Duck is missing - but strange circumstances (we think). Ideas welcome.


7 Years
Jul 9, 2014
Couches, France
I recently posted about some eggs being moved out of a nest, and now even more strange goings on have occurred.

Last night we found an egg that had been opened, but this time by our duck who is nesting well outside of the compound (e.g. under a hedge about 200 metres away), e.g. one of hers. She was still on the nest at that time. This morning she was gone. There was no sign of any fight, e.g. loose feathers, etc. and even weirder, no sign of her nest covering. The remaining eggs (4) were on show (and since been moved to the other nesting duck, just in case there is still hope).

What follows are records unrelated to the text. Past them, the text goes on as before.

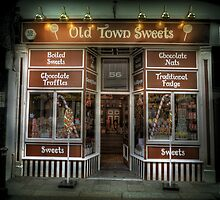The Old Sweet Shop by Toby Pocock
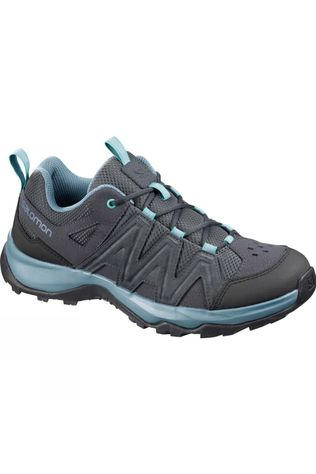 Salomon Womens Millstream Shoe India Ink/India Ink/Meadowbrook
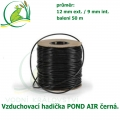 Vzduchovací hadička POND AIR 9 mm BLACK, černá (9X12 mm), cena za balení 50 m.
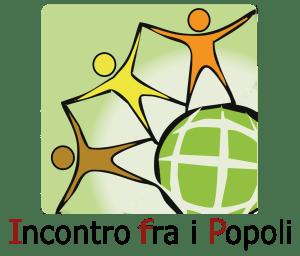 Logo di Incontro fra i Popoli OSC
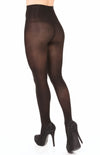 Hanes Women`s Silk Reflections Pure Bliss Luxe Opaque Pantyhose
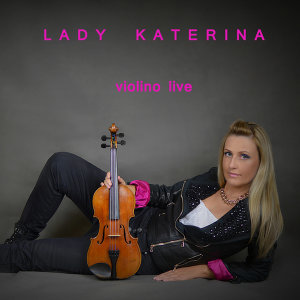Lady Katerina 歌手頭像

Previously she had had a beautiful nest covering of leaves and duck feathers, hiding the eggs wonderfully, and this has completely disappeared along with our duck (Delilah). We are assuming she has been taken by a predator, but there is a kernel of hope she may have for some reason, sort of, moved her nest, or at least an egg or two and the covering, as we can't figure out otherwise where the covering went to.

Has anyone else had this happen? Any ideas, explanations?
I raise ducks, and every time I have lost a duck, there have been no traces. No feathers, no nothing. Just a duck that did not come home in the evening. My chickens usually have an explosion of feathers, and then a trail of feather in the underbrush, but the ducks leave no trace. I really hope she comes back.
Thank you for your response and experience. We suspect a fox has gotten her, but because of the feathers and leaf covering missing from the top of the nest, we can't shake the hope she has moved her nest, albeit leaving 4 eggs behind (but we don't know how many she was sitting on so possibly she moved a couple.) The actions of the other ducks though give us the indication she is gone :-( which will teach us to move any duck wanting to nest outside their house sooner rather than later.
Watching the other ducks is a good way to find a nesting female. My female mallards blend in so well with the undergrowth that you can't see them, but if you watch the males, they usually hang out within 10 feet of her, so you keep looking in the general area until you find her. I had a guinea that was nesting somewhere in my pasture. I would see her come and go, but never could find her nest. One day she stopped coming and going, so I knew she had been taken. I decided to find the nest, so I mowed the field with my tractor, and I found the nest after mowing over it. Out of 21 eggs, the tractor only broke 2. I put the 19 eggs in an incubator and hatched one final batch of guineas from her nest. You might be able to do the same with your ducks nest.
Thanks Thomasboyle. It's a good point. We have been watching the Mallard in hopes of giving our Delilah away (that's how we found her previous nest). We have another nest in the Duck house, so he had been going back and forth between the nests. But, for the first couple days after Delilah disappeared he, and our 2 other females, didn't wander far from the duck house. Then suddenly one morning he was out of the duck house and heading for the embankment, which is covered in coverage (it divides the two gardens, effectively terracing them). Didn't lead us to her, that we could see, but we are being watchful.